Passage: Begin

Stress and Immunity

Stress and Immunity

Are Stress and Immunity Related?

They Certainly Are – Stress Weakens the Immune System

Stressed out or depressed? Don’t be surprised if you come down with something. Psychologists in the field of “psychoneuroimmunology” have shown that state of mind affects one’s state of health.

But most of us know that without professional intervention. Stress and Immunity are so intertwined we have all experienced some sort of illness after a prolonged period of stress.

In the early 1980s, psychologist Janice Kiecolt-Glaser, PhD, and immunologist Ronald Glaser, PhD, of the Ohio State University College of Medicine, were intrigued by animal studies that linked stress and infection.

From 1982 through 1992, these pioneer researchers studied medical students.

Among other things, they found that the students’ immunity went down every year under the simple stress of the three-day exam period.

Test takers had fewer natural killer cells, which fight tumors and viral infections.

They almost stopped producing immunity-boosting gamma interferon and infection-fighting T-cells responded only weakly to test-tube stimulation.

Passage: End

Return, word for word, the part of the stress and immunity text that opens with the words containing "They Certainly Are" and closes with "three-day exam period.".

Entries supplied: Begin

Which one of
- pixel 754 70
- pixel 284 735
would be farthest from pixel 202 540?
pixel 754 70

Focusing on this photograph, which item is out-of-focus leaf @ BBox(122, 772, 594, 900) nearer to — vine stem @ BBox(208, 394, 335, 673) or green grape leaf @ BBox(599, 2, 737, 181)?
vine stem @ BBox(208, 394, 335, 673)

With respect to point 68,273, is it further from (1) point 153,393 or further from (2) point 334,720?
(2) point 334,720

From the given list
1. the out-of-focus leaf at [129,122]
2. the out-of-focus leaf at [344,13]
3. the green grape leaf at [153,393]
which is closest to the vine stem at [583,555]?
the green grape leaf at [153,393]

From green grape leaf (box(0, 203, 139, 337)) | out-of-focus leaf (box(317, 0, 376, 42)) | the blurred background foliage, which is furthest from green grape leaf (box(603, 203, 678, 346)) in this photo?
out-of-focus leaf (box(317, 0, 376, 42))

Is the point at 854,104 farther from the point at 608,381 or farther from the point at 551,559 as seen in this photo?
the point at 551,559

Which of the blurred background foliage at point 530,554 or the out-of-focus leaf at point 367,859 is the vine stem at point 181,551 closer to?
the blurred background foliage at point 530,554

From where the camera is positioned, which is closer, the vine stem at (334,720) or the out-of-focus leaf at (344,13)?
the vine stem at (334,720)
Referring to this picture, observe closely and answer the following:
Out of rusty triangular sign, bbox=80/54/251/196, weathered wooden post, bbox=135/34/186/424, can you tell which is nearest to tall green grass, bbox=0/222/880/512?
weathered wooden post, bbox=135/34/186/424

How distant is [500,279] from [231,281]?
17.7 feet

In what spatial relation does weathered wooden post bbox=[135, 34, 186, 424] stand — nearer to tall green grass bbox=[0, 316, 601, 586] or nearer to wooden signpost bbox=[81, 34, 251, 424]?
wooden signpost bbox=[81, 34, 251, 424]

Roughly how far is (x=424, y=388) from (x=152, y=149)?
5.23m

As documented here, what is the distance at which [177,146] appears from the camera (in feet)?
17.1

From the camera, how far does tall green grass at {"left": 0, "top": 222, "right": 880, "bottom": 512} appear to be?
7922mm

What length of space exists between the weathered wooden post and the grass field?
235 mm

Entries supplied: End

• [Task solution]:
They Certainly Are – Stress Weakens the Immune System

Stressed out or depressed? Don’t be surprised if you come down with something. Psychologists in the field of “psychoneuroimmunology” have shown that state of mind affects one’s state of health.

But most of us know that without professional intervention. Stress and Immunity are so intertwined we have all experienced some sort of illness after a prolonged period of stress.

In the early 1980s, psychologist Janice Kiecolt-Glaser, PhD, and immunologist Ronald Glaser, PhD, of the Ohio State University College of Medicine, were intrigued by animal studies that linked stress and infection.

From 1982 through 1992, these pioneer researchers studied medical students.

Among other things, they found that the students’ immunity went down every year under the simple stress of the three-day exam period.